I forced an anti-gravity zone outward.

He floated.

I staggered back, lungs burning, blood already coating my tongue. Only then did I realize how close that hit had come to ending this outright.

This wasn't sparring anymore.

This was escalation.

When he dropped back down, I slammed my foot into the ground and released shockwaves through the earth. The street flattened, glass and debris lifting into the air.

I coughed hard.

So that's the damage report.

"Get ready," I told him, forcing the words out. "Because I'm done holding back."

I multiplied gravity—tenfold—for both of us. Buildings groaned. Cars lifted like toys. I sent them all at him, not to finish the job—

—but to buy time.

My real play required focus.

I compressed gravity to a single point at the tip of my finger.

The air darkened.

A small, unstable sphere formed—deep violet, swallowing light, pulling everything toward it. Dust, metal, sound—everything bent inward.

Voltstrike saw it and grinned.

He gathered power, electricity screaming as he released his own finisher. A massive magnetic field erupted outward, crushing everything in its radius, tearing structures apart at the molecular level.

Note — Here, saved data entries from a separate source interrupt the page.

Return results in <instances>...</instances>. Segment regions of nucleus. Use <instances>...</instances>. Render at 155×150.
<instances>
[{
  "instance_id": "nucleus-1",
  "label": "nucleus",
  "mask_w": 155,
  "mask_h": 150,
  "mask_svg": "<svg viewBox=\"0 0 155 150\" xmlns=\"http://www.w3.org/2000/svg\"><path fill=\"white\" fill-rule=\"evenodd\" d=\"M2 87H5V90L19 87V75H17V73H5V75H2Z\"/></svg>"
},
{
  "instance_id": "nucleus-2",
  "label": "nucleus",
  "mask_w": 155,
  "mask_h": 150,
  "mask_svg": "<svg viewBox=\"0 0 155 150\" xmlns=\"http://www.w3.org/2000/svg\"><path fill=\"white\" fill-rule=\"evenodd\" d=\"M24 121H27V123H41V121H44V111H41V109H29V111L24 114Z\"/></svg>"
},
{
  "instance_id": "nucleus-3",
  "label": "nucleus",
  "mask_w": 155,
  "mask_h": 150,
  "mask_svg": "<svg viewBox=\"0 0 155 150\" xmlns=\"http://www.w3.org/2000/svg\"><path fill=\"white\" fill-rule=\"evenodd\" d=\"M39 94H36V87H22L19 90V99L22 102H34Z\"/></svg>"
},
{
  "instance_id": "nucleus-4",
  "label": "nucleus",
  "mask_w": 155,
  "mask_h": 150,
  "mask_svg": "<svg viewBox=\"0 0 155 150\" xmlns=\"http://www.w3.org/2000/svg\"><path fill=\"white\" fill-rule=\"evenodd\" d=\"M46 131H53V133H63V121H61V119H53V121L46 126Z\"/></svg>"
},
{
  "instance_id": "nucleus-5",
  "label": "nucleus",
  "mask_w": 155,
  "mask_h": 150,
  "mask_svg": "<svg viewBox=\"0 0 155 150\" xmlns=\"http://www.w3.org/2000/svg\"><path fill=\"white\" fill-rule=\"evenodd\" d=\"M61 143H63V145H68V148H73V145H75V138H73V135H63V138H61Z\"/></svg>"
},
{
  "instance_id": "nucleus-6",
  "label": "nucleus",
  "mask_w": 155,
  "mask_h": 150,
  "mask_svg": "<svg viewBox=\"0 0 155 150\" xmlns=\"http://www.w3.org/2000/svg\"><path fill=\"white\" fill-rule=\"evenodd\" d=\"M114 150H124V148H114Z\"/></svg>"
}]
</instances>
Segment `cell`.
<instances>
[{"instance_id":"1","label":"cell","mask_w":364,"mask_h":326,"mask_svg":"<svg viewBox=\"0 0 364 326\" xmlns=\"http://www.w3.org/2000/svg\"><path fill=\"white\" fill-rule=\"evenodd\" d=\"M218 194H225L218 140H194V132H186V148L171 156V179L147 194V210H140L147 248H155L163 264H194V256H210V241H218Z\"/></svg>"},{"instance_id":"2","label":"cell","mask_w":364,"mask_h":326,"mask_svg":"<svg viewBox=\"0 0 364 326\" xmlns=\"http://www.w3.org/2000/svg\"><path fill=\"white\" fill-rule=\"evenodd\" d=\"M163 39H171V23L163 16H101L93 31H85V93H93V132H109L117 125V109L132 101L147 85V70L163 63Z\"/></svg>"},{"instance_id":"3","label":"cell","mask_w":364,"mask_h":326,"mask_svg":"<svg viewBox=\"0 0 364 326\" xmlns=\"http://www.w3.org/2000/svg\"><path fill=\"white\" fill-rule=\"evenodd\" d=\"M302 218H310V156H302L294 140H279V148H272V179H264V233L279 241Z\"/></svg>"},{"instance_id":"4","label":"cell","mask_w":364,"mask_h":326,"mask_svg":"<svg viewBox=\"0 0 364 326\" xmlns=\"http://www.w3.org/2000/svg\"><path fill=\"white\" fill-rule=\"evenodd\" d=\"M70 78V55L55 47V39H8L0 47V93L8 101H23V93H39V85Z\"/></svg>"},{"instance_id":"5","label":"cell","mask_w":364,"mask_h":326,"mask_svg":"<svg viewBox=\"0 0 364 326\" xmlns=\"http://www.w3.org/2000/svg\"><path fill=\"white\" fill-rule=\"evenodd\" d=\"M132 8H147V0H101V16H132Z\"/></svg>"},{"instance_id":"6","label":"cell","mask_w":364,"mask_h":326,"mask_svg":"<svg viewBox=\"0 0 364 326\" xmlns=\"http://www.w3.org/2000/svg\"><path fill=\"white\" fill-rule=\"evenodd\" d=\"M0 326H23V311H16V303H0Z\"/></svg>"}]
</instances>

"Event Horizon," I said, and fired.

The two forces collided.

The explosion erased the square.

Buildings ceased to exist. The ground caved. The hostages—holograms or not—were wiped out in an instant. Light, gravity, magnetism—all of it collapsed into one catastrophic moment that left nothing intact.

When it was over, I couldn't move.

Neither could he.

We lay there, broken, exhausted, conscious just enough to watch the rest of the battle play out without us.

No victory speech.No last words.

Just the quiet understanding that we'd both gone all-in and the market had burned down around us.